My offering plate’s porcelain pink
roses gleam. My gifts? Sugar-free ladus. 

Today I eat ham, tomorrow beef,
no matter my lunar ancestry— 

The blue god divides clay into hemispheres,
North-throat, South-dusk, compass-less bodies. 

Jesus’s disciples call for white knights
to arise, again from the West. Look, white folks’ 
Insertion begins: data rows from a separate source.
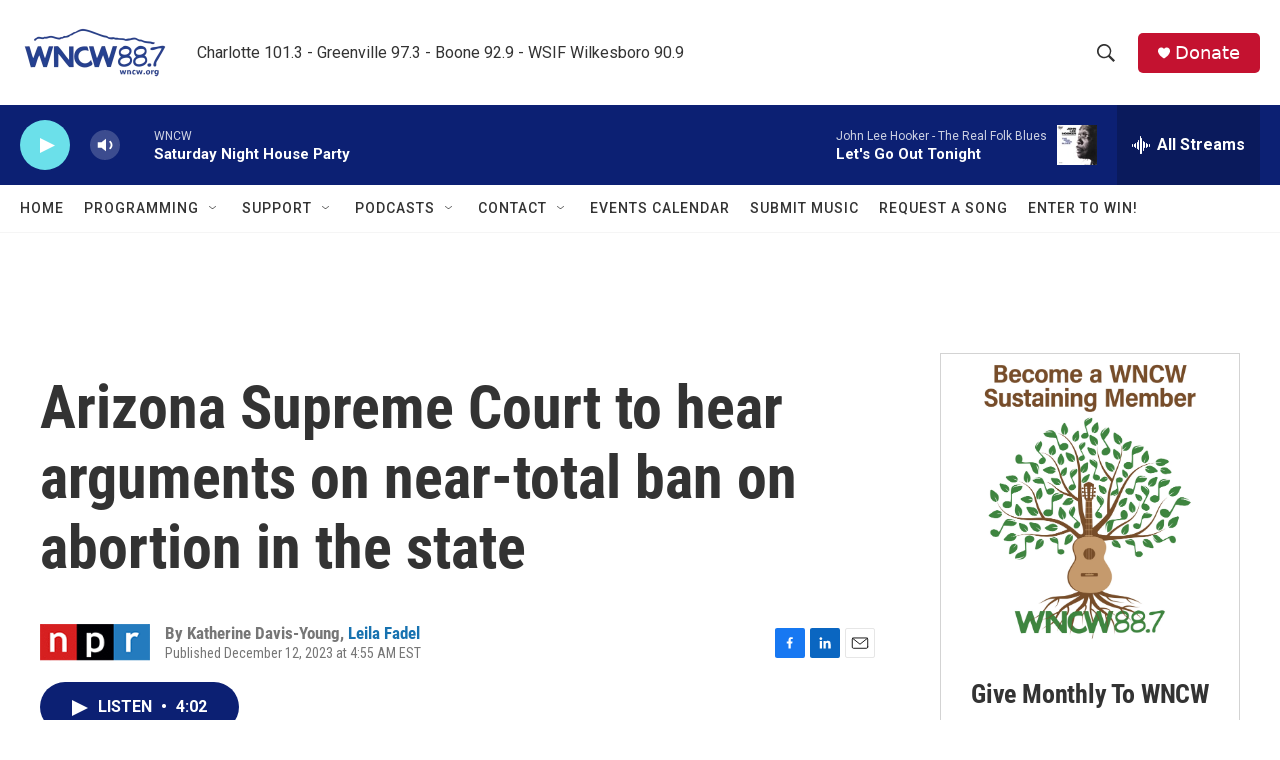

--- FILE ---
content_type: text/html; charset=utf-8
request_url: https://www.google.com/recaptcha/api2/aframe
body_size: 267
content:
<!DOCTYPE HTML><html><head><meta http-equiv="content-type" content="text/html; charset=UTF-8"></head><body><script nonce="2sYA3L4rITL-fNcpbDJhNA">/** Anti-fraud and anti-abuse applications only. See google.com/recaptcha */ try{var clients={'sodar':'https://pagead2.googlesyndication.com/pagead/sodar?'};window.addEventListener("message",function(a){try{if(a.source===window.parent){var b=JSON.parse(a.data);var c=clients[b['id']];if(c){var d=document.createElement('img');d.src=c+b['params']+'&rc='+(localStorage.getItem("rc::a")?sessionStorage.getItem("rc::b"):"");window.document.body.appendChild(d);sessionStorage.setItem("rc::e",parseInt(sessionStorage.getItem("rc::e")||0)+1);localStorage.setItem("rc::h",'1768698732091');}}}catch(b){}});window.parent.postMessage("_grecaptcha_ready", "*");}catch(b){}</script></body></html>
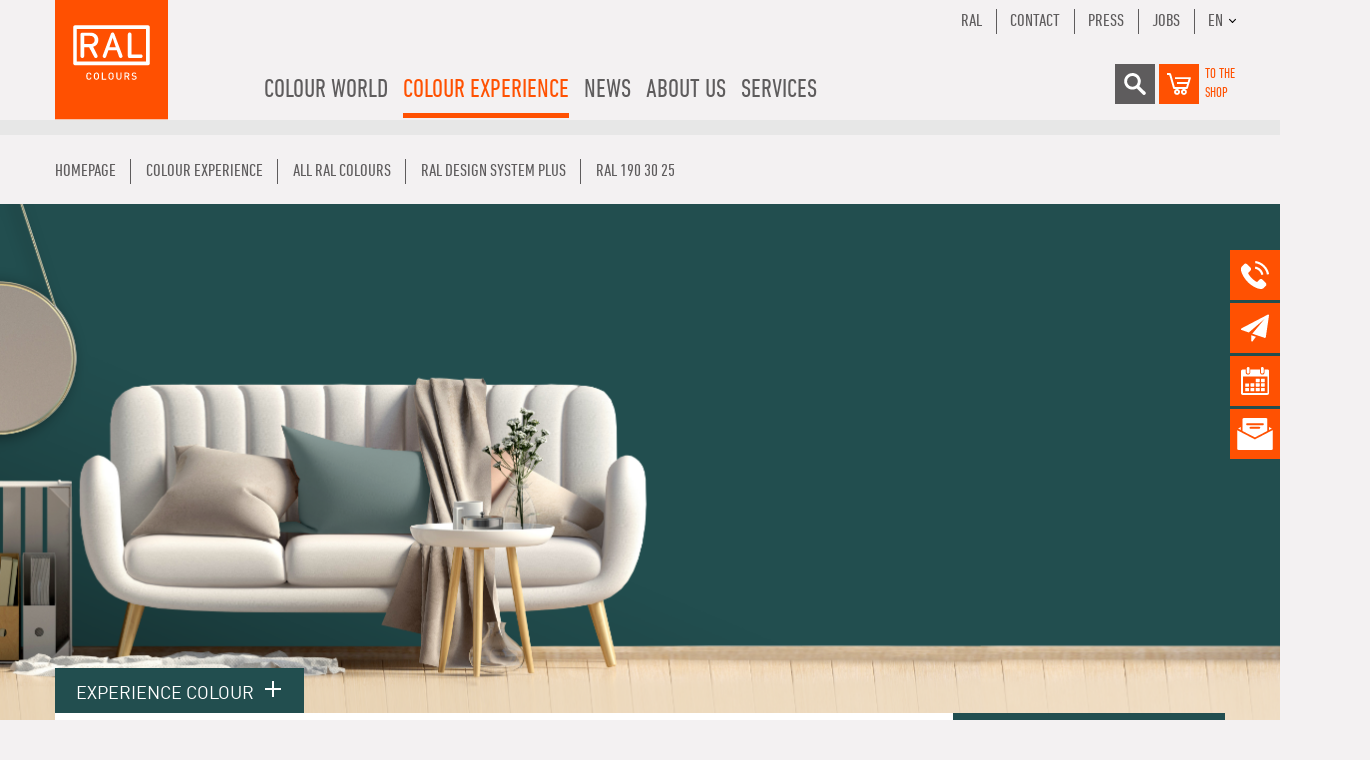

--- FILE ---
content_type: application/javascript
request_url: https://www.ral-farben.de/scripts/before.js
body_size: 272
content:
function updateElements(e) {

    // loop through all elements
    for (var i = 0; i < e.length; i++) {
        var an = e[i].addedNodes;

        for (var j = 0; j < an.length; j++) {
            // an[j].nodeName z.B. IMG, DIV
            if (an[j].nodeName.toLowerCase() == "div" && an[j].classList.contains("icon_box")) {
                // change texts
                if (window.location.href.indexOf("/en/")>-1) {
                    an[j].innerHTML = an[j].innerHTML.replace("Bilderstrecke", "Gallery")
                    an[j].innerHTML = an[j].innerHTML.replace("Bildstrecke", "Gallery")
                }
            }

            // w paramter for mobile keyvis            
            if (an[j].nodeName.toLowerCase() == "img" && an[j].classList.contains("keyvisImage") && window.innerWidth < 1024) {
                an[j].src = an[j].src + "?w=1024";
            }
            
            
            if (an[j].nodeName.toLowerCase() == "img" && an[j].classList.contains("newsImage") && window.innerWidth < 768) {
                
                an[j].src = an[j].src + "?w="+window.innerWidth;
            }
        }

    }
}

function registerEvents(obj, callback) {
    var MutationObserver = window.MutationObserver || window.WebKitMutationObserver;
    if (MutationObserver) {
        var obs = new MutationObserver(function(mutations, observer) {
            callback(mutations)
        });
        obs.observe(obj, {
            childList: true,
            subtree: true
        })
    } else {
        if (window.addEventListener) {
            obj.addEventListener("DOMNodeInserted", callback, false);
            obj.addEventListener("DOMAttrModified", callback, false);
            obj.addEventListener("DOMAttributeNameChanged", callback, false);
            obj.addEventListener("DOMElementNameChanged", callback, false);
            obj.addEventListener("DOMSubtreeModified", callback, false)
        }
    }
}

// register events
registerEvents(document, updateElements);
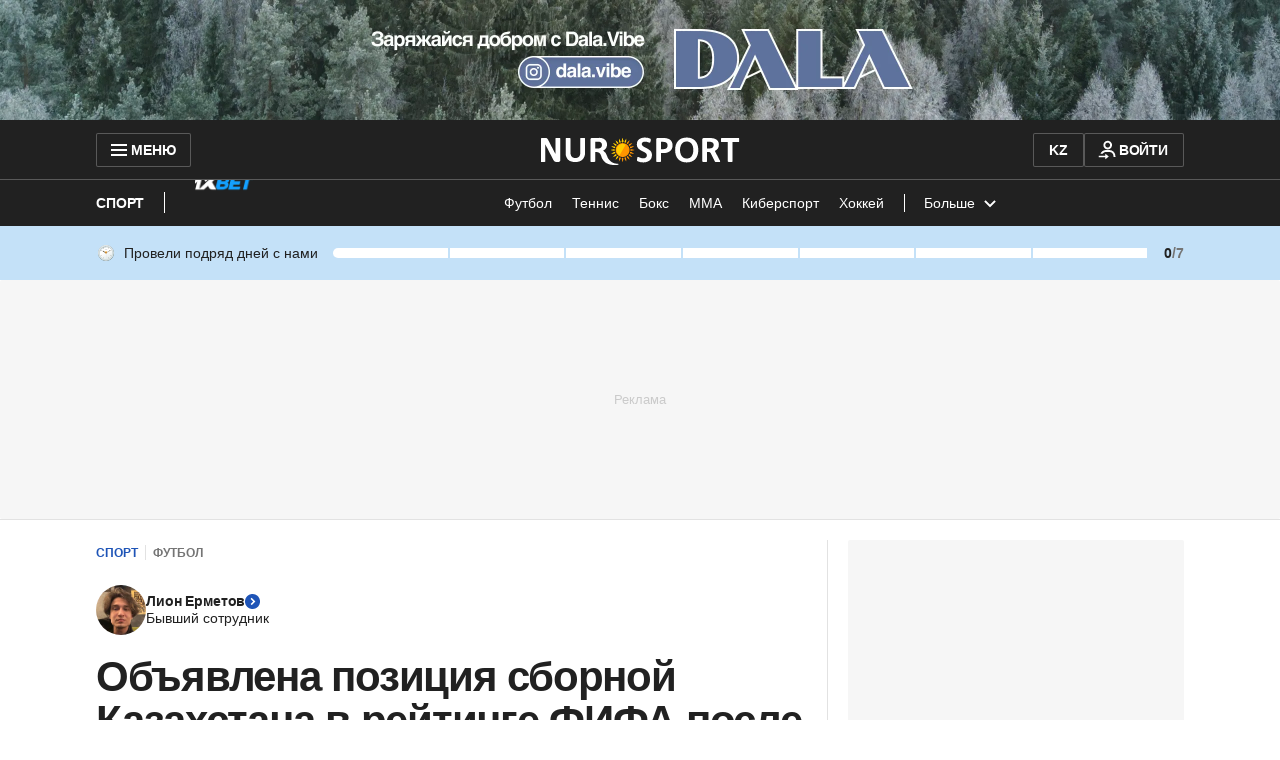

--- FILE ---
content_type: text/html; charset=utf-8
request_url: https://www.google.com/recaptcha/api2/aframe
body_size: 266
content:
<!DOCTYPE HTML><html><head><meta http-equiv="content-type" content="text/html; charset=UTF-8"></head><body><script nonce="srXPGnms-IxYu1CwyoN1sQ">/** Anti-fraud and anti-abuse applications only. See google.com/recaptcha */ try{var clients={'sodar':'https://pagead2.googlesyndication.com/pagead/sodar?'};window.addEventListener("message",function(a){try{if(a.source===window.parent){var b=JSON.parse(a.data);var c=clients[b['id']];if(c){var d=document.createElement('img');d.src=c+b['params']+'&rc='+(localStorage.getItem("rc::a")?sessionStorage.getItem("rc::b"):"");window.document.body.appendChild(d);sessionStorage.setItem("rc::e",parseInt(sessionStorage.getItem("rc::e")||0)+1);localStorage.setItem("rc::h",'1768621598450');}}}catch(b){}});window.parent.postMessage("_grecaptcha_ready", "*");}catch(b){}</script></body></html>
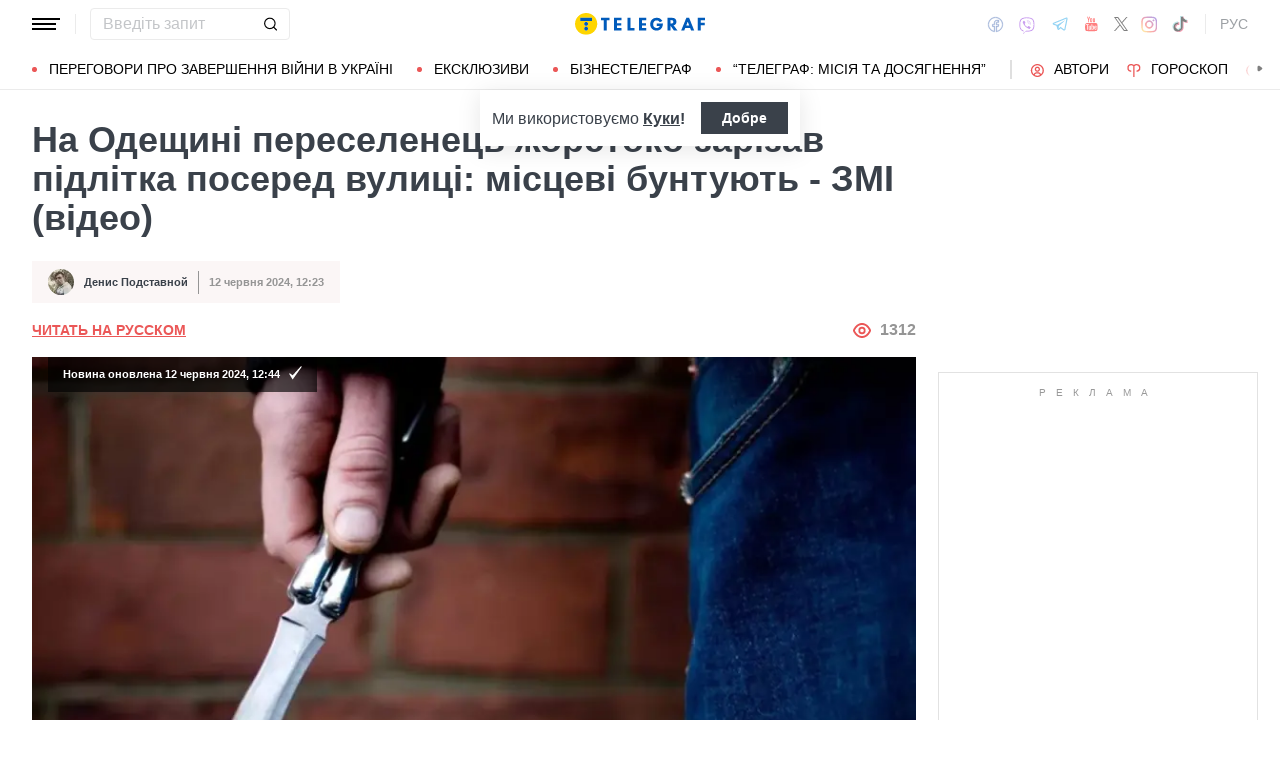

--- FILE ---
content_type: image/svg+xml
request_url: https://plus.telegraf.com.ua/static/build/img/svg/search.e1ff27db1d.svg
body_size: -213
content:
<svg width="12" height="12" fill="none" xmlns="http://www.w3.org/2000/svg"><path d="M11.405 11l-2.36-2.365L11.404 11zm-1.052-5.526a4.474 4.474 0 11-8.948 0 4.474 4.474 0 018.948 0v0z" stroke="#EB5757" stroke-linecap="round"/></svg>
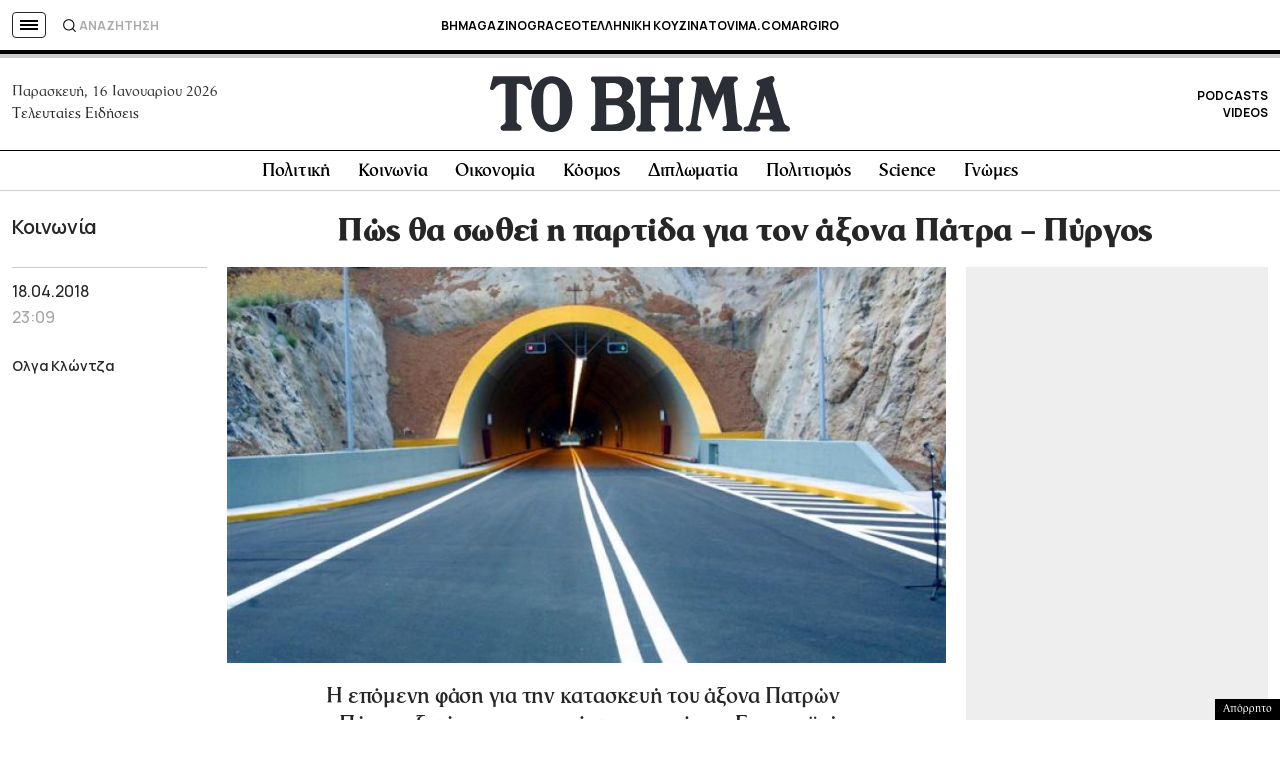

--- FILE ---
content_type: text/html; charset=utf-8
request_url: https://www.google.com/recaptcha/api2/aframe
body_size: 183
content:
<!DOCTYPE HTML><html><head><meta http-equiv="content-type" content="text/html; charset=UTF-8"></head><body><script nonce="bItDtrYoVudyPXELAVPqBw">/** Anti-fraud and anti-abuse applications only. See google.com/recaptcha */ try{var clients={'sodar':'https://pagead2.googlesyndication.com/pagead/sodar?'};window.addEventListener("message",function(a){try{if(a.source===window.parent){var b=JSON.parse(a.data);var c=clients[b['id']];if(c){var d=document.createElement('img');d.src=c+b['params']+'&rc='+(localStorage.getItem("rc::a")?sessionStorage.getItem("rc::b"):"");window.document.body.appendChild(d);sessionStorage.setItem("rc::e",parseInt(sessionStorage.getItem("rc::e")||0)+1);localStorage.setItem("rc::h",'1768524746516');}}}catch(b){}});window.parent.postMessage("_grecaptcha_ready", "*");}catch(b){}</script></body></html>

--- FILE ---
content_type: application/javascript; charset=utf-8
request_url: https://fundingchoicesmessages.google.com/f/AGSKWxXS5LqAgHdUbhTFIx6gtTAgcVCKkP4LwmFUvHKbG9Dpvf1DMHtRE0QKXxU9slBc8tVfwEmUPN_3SlmAVdRPNlnN8qqxYUhA019aMfJvHmg7UxAnizjcN2sQ2SyjQdMkRmvQdobeHhMsv99dOAzmU_CXu4zb52kGvxTgcZ841aWBplwtRrGlmUwaJJkX/_-ads-widget//sidecol_ad.-adv.jpg_advertorials//ads790.
body_size: -1289
content:
window['5d255199-950a-4e76-a889-2e8a330a1339'] = true;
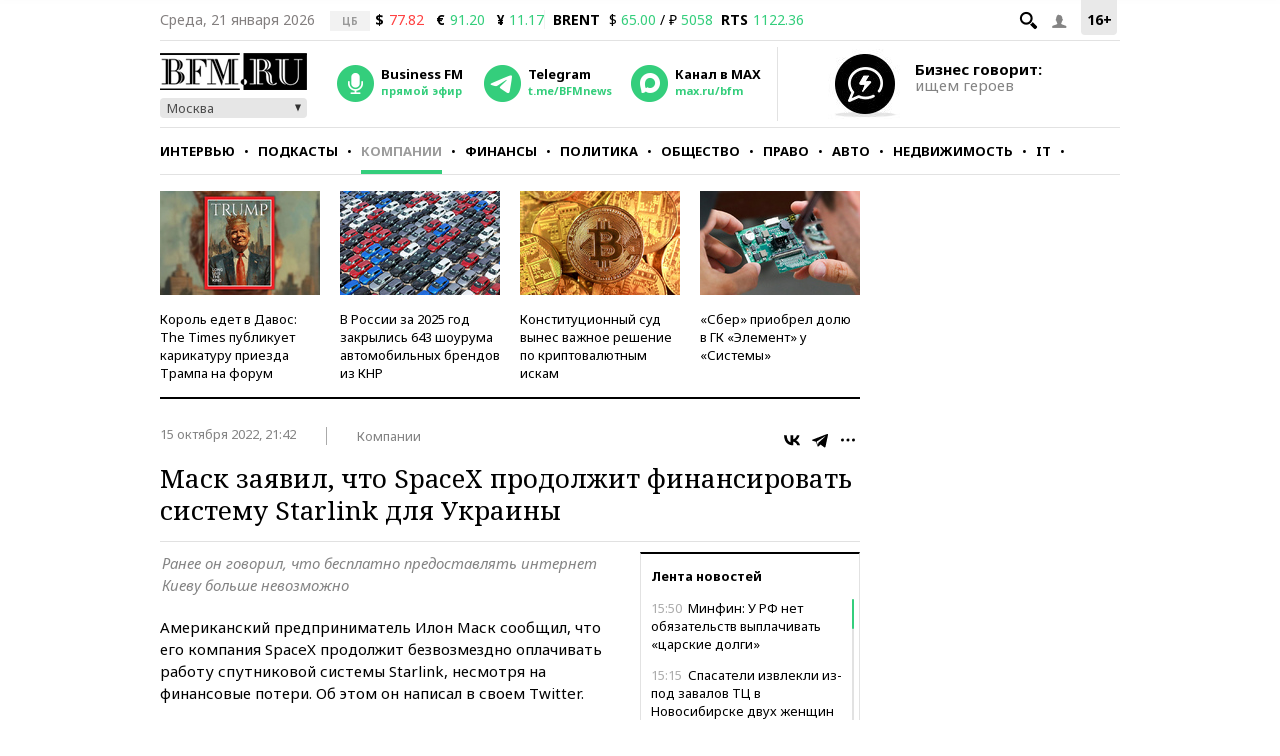

--- FILE ---
content_type: application/javascript
request_url: https://smi2.ru/counter/settings?payload=CMKIAhjvwo-FvjM6JDNmY2VlODBmLWNkMjItNDQ3ZC1hZTVjLTYxN2RjZjlmMWViNg&cb=_callbacks____0mko15tz1
body_size: 1524
content:
_callbacks____0mko15tz1("[base64]");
lawn signs toll out Christ is Alive!
church bells sounding hymns against  

my threshold’s lamp with the cotton wick
I burn for the God of the Dead.  

I forget what use is prayer
If I raise my plate will God hear?


 


Betrayal



Look what you’ve done to me— 

In a dream I bleach on sand,
like the bone of a donkey’s jaw
I use to turn men into asses. 

You have given me this secret,
and what have I done 

taking every whimsy to bed,
weaving my hair into her loom, 

eating the honey from inside
a lion’s carcass? Southernmost god, 

my hands are still sticky
with gold. Saying your name,
even in lament is a cardinal sin. 

I’ve used it as a curse
so many times it would be a flock 

of cardinals. In the trees they gather
drops of red against the desert,
wielding nothing but the blood 

in their morning prayers. And now
veiled and dark-eyed 

I am no vessel. How can I
write my sacrilege except
beg my way to the shore; 

to shoot down every warble
with stones and sling?


Cardinal



The dogwood out back begins
its October shift in November 

my own branches are green still
and cones not yet fallen 

on the red clay road
from the parable where 

a sower scatters seed
pell-mell. But what use 

is singing out only to those
who know the lyrics, 

the rest picked by birds? Red feathers flicker
against a forest’s skeleton. 

When I see you, I think of heat— 

Rust burns the shed’s roof
under the snow’s down to come. 

Do you understand,
some glad morning 

I will come to you
with the pulpit fire of birdsong— 

What haven’t I already wasted?

 

Rajiv Mohabir

Rajiv Mohabir is the author of The Cowherd’s Son (Tupelo Press 2017) and The Taxidermist’s Cut (Four Way Books 2016), and translator of I Even Regret Night: Holi Songs of Demerara (1916) (Kaya Press 2019) which received a PEN/Heim Translation Fund Grant Award. His memoir won Reckless Books’ 2019 New Immigrant Writing Prize and is forthcoming 2021. Currently he is an Assistant Professor of poetry in the MFA program at Emerson College, translations editor at Waxwing Journal.